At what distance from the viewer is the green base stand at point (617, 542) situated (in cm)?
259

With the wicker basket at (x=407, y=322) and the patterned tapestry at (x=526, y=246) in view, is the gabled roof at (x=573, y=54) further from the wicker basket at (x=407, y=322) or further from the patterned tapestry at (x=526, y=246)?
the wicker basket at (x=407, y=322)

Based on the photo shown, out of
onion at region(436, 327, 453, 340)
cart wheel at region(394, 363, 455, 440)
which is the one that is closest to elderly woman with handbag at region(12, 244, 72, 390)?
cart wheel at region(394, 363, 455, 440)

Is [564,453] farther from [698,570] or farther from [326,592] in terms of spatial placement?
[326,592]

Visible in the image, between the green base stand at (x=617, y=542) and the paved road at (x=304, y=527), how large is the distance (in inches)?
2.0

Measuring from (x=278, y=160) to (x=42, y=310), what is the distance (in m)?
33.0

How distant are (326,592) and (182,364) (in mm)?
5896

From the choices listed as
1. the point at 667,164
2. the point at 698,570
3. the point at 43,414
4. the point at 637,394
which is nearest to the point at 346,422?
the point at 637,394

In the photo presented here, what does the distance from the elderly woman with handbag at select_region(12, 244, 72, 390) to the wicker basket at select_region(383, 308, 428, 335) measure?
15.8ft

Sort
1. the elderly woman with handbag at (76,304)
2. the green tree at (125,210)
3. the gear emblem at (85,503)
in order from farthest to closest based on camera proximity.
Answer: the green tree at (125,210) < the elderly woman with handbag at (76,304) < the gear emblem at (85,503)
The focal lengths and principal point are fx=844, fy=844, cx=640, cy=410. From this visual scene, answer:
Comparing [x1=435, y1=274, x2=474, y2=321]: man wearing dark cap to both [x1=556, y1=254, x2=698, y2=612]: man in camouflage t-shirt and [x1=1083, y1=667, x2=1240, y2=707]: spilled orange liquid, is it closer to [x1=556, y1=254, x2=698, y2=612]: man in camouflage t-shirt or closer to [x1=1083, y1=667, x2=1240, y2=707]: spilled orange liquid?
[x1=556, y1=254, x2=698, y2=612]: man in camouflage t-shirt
◆ ◆ ◆ ◆ ◆ ◆ ◆
WORK REQUIRED: Output each line of the records above as a numbered list, omitting any blank lines.

SOLUTION FOR THIS PROBLEM:
1. At what distance from the viewer is the green base stand at point (617, 542) situated (in cm)?
2. 259
3. With the wicker basket at (x=407, y=322) and the patterned tapestry at (x=526, y=246) in view, is the gabled roof at (x=573, y=54) further from the wicker basket at (x=407, y=322) or further from the patterned tapestry at (x=526, y=246)?
4. the wicker basket at (x=407, y=322)
5. Based on the photo shown, out of
6. onion at region(436, 327, 453, 340)
7. cart wheel at region(394, 363, 455, 440)
8. which is the one that is closest to elderly woman with handbag at region(12, 244, 72, 390)?
9. cart wheel at region(394, 363, 455, 440)
10. Is [564,453] farther from [698,570] or farther from [326,592] in terms of spatial placement?
11. [326,592]
12. Visible in the image, between the green base stand at (x=617, y=542) and the paved road at (x=304, y=527), how large is the distance (in inches)?
13. 2.0
14. Measuring from (x=278, y=160) to (x=42, y=310), what is the distance (in m)?
15. 33.0
16. How distant are (326,592) and (182,364) (in mm)?
17. 5896
18. From the choices listed as
19. 1. the point at 667,164
20. 2. the point at 698,570
21. 3. the point at 43,414
22. 4. the point at 637,394
23. which is nearest to the point at 346,422?
24. the point at 637,394
25. In the photo presented here, what does the distance from the elderly woman with handbag at select_region(12, 244, 72, 390) to the wicker basket at select_region(383, 308, 428, 335) measure?
26. 15.8ft
27. Sort
28. 1. the elderly woman with handbag at (76,304)
29. 2. the green tree at (125,210)
30. 3. the gear emblem at (85,503)
31. in order from farthest to closest based on camera proximity.
32. Answer: the green tree at (125,210) < the elderly woman with handbag at (76,304) < the gear emblem at (85,503)
33. The focal lengths and principal point are fx=844, fy=844, cx=640, cy=410. From this visual scene, answer:
34. Comparing [x1=435, y1=274, x2=474, y2=321]: man wearing dark cap to both [x1=556, y1=254, x2=698, y2=612]: man in camouflage t-shirt and [x1=1083, y1=667, x2=1240, y2=707]: spilled orange liquid, is it closer to [x1=556, y1=254, x2=698, y2=612]: man in camouflage t-shirt or closer to [x1=1083, y1=667, x2=1240, y2=707]: spilled orange liquid?
35. [x1=556, y1=254, x2=698, y2=612]: man in camouflage t-shirt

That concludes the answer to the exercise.